The biggest corporations form what is basically a "corporation union" called the AMPTP to take part in the collective bargaining. I'm not sure how exactly is their voting procedure, but the strike will go on so long as the WGA and AMPTP don't agree to a deal on a collective level. Now, after that contract is settled, I think (but am not sure) that members of the AMPTP and other USA corporations can provide even better contracts individually (like how a couple rail companies agreed to the sick day demands after Biden forced the bad deal through).

However they aren't allowed to make an individual contract that doesn't safeguard the demands agreed upon by the WGA, and they frequently issue "do not work" orders to union members about specific companies they have issues with.

I'm not from the United Stadia though, so I could be wrong about some of that.

Given that the actors' guild will probably start their own strike tomorrow, I think they might get a good bump in solidarity soon. Holywood corporations are willing to just let their workers starve rather than cede to their breadcrumb demands. This is no longer about "pay raise too high", it's about control because they know a victory here means momentum for the workers.

Even if you can't contribute to the Entertainment Community Fund (you likely can't), if you know people who like movies, series and stuff like that, you should probably remember them that this is going on. The media blackout on it is ridiculous.

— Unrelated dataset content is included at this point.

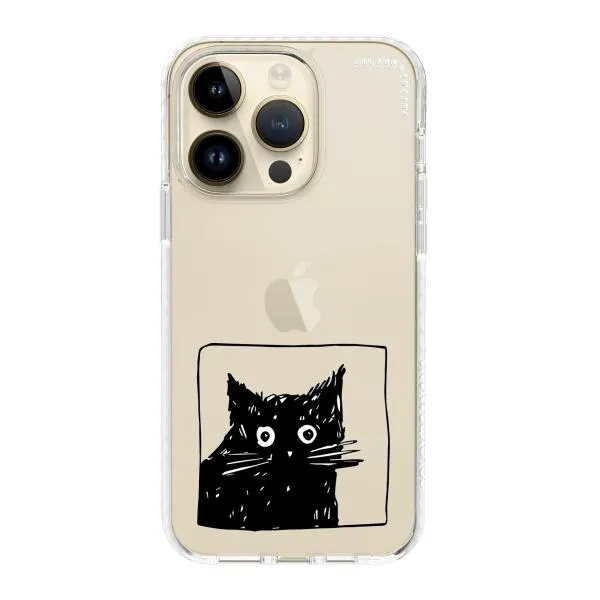 iPhone Case - Surprised Black Cat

It's funny but also a bit sad that somebody is stuck in such a weird pointless loop (that is, if he's not actually a fed or something). Hopefully he learns to become less of an insufferable arse some day.

Ownership of the means of production isn’t stopping people from whittling or kneeding dough…

Anecdotal yes, but people around me not having time to do that stuff is a big deterrent. If you have to work and study with all of your time and energy, you won't get much to chop veggies or bake bread and will have to order takeout or something of the sort.

Sure, some deprivation of time like that is possible under communism, but due to surplus labour you are naturally working more than one should under capitalism for that same return. Considering how most needs could be met with way less work in "developed" societies by abolishing property (fuck rent), people would be much freer to go chop soap, carve small sculptures or generally be messy with tactile and auditory senses without having to resort to a whole industry of other people doing that for you (those also doing that solely to pay their bills). ASMR and other such things are not problems of capitalism, but lacking solutions to solve capitalism's problems with capitalist tools.

Also it's important to point out that neurodiversity like Autism and ADHD aren't always considered "mental illnesses" and aren't inherently bad. Those would be more of the sort of Major Depressive Disorder which should definitely be treated as a problem.

I've been thinking along these lines for a while. I'm not diagnosed but it's heavily suspected I'm on the spectrum and I always noticed that while my tactile hypersensitivity leads me to hate things touching me, it brings me visceral joy to just do something fun with touch. Things like sculpting, carving or anything that involves lots of texture and . There had been some mentally "different" people on the rural side of the family in the past, and they seemed to be able to live a quite normal life tending to their plots, despite no access to medication. Now one has to get like 3 degrees to even get a job to afford mental health services, despite the best mental health service being not having to work like a ~~dog~~ urban human every day for the rest of one's life. A lot of neurodivergent and mentally ill issues stem not from the symptoms and traits but by how capitalist society is unwilling to do anything to accommodate those people because it's less profitable.

ASMR is just artificial crickets, bats and birds. That second video is fun because I cut my vegetables in that specific way and it brings be immense joy for a practice that has existed for as long as knives. Meanwhile we still allow those fucking car honks of hell.